▶ Aim:
Answer these about the snowshoeing text below, one per line:
(a) Which book and year are cited for the opening meditation?
(b) What are the writer's own snowshoes made of?
(c) What design does the writer leave in the snow while climbing the steeper slopes?

A meditation:
“All the lovely qualities of peace are to be found within your
own being, for there is My throne and there do I dwell, every
ready to take you out of the confusion into a place of quiet and
loveliness. As you approach Me in this Holy place, all discord
falls away, and you may be at the will high in the mountains with
the scent of pine carried on the soft mountain breezes as they
kiss your cheek. Or again, you may be with Me by the ocean....
Why live in outer tumult…? Be still! Pictured in your mind the
sitting you wish of our meeting and so surely shall I be able
to make my presence felt that when you again take up the duties
of the day, you shall be refreshed of body and renewed of soul.”
—Eva Bell Werber, In His Presence, 1946
Snowshoeing around deserted 19th century granite quarries one
crisp bright white winter afternoon with two of my children, come
from their own busy lives. Both have new-style lightweight snowshoes—all
aluminum and webbing with crampons for extra grip. I use my dad’s
snowshoes—varnished bent wood and rawhide. As wonderful as traditional
snowshoes are, when you’re traipsing about with five-foot long
contrivances attached to your feet, you need to keep your mind
on your business and, well, to be honest...I tend to daydream
a bit and I’m not very graceful either. The kids, with their crampons,
wait at the top of steeper slopes while of necessity I make my
way more slowly, leaving a herringbone design behind. Half way
up one of these stretches a most interesting knot in a tree catches
my attention, the toe of one snowshoe catches in the back of the
other—and it’s head over keister into the snow. Face down, snowshoes
sticking up at odd angles the kids take a couple of snapshots
to record my predicament for their bother and posterity, and wait
chatting on the edge of the quarry, leaving me to my own devices
to disentangle myself. I twist and turn, get the snowshoes off
only to find myself standing in waist deep snow to put them on
again—all in all an awkward operation.

▶ Extracted entries:
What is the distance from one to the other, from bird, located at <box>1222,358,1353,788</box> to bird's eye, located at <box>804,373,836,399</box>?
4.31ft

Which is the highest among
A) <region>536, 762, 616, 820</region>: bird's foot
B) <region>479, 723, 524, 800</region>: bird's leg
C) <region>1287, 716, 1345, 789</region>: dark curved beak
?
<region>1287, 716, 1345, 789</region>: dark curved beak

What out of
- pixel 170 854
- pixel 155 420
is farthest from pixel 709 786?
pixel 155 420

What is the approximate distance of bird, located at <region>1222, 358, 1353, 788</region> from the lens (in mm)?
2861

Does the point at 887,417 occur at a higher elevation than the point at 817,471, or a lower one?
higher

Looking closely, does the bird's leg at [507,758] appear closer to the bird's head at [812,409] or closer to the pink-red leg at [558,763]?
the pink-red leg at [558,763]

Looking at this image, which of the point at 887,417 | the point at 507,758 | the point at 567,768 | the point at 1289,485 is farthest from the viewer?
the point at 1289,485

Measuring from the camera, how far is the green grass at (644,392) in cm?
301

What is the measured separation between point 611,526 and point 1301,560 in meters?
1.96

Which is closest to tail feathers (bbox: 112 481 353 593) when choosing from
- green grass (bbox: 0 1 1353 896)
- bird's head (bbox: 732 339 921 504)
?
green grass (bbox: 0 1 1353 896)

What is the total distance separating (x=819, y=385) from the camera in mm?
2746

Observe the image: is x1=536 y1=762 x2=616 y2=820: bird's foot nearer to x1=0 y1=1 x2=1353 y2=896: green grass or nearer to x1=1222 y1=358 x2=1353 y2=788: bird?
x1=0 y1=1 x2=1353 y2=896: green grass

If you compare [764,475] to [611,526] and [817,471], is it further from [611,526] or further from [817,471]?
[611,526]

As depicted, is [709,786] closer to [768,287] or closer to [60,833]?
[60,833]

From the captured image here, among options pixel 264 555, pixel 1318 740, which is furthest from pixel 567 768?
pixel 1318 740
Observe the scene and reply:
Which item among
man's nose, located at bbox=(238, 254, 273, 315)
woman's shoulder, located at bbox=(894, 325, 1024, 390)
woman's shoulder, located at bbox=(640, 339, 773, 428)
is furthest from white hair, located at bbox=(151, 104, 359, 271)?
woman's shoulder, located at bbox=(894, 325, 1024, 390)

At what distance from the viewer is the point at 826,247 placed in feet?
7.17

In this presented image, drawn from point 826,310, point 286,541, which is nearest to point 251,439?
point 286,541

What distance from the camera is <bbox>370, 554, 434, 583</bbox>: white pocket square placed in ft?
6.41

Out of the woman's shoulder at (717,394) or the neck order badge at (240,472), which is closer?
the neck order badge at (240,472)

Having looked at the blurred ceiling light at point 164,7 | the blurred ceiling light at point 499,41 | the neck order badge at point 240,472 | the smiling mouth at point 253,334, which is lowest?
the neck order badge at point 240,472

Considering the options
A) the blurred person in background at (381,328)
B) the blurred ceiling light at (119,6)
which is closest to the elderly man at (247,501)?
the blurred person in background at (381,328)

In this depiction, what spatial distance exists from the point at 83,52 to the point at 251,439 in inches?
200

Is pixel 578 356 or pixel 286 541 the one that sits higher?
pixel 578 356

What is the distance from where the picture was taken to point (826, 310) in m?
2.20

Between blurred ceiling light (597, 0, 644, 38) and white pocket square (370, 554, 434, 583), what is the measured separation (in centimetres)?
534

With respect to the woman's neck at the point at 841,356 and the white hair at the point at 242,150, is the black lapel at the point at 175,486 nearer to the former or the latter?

▶ Exercise answer:
(a) In His Presence, 1946
(b) Varnished bent wood and rawhide
(c) A herringbone design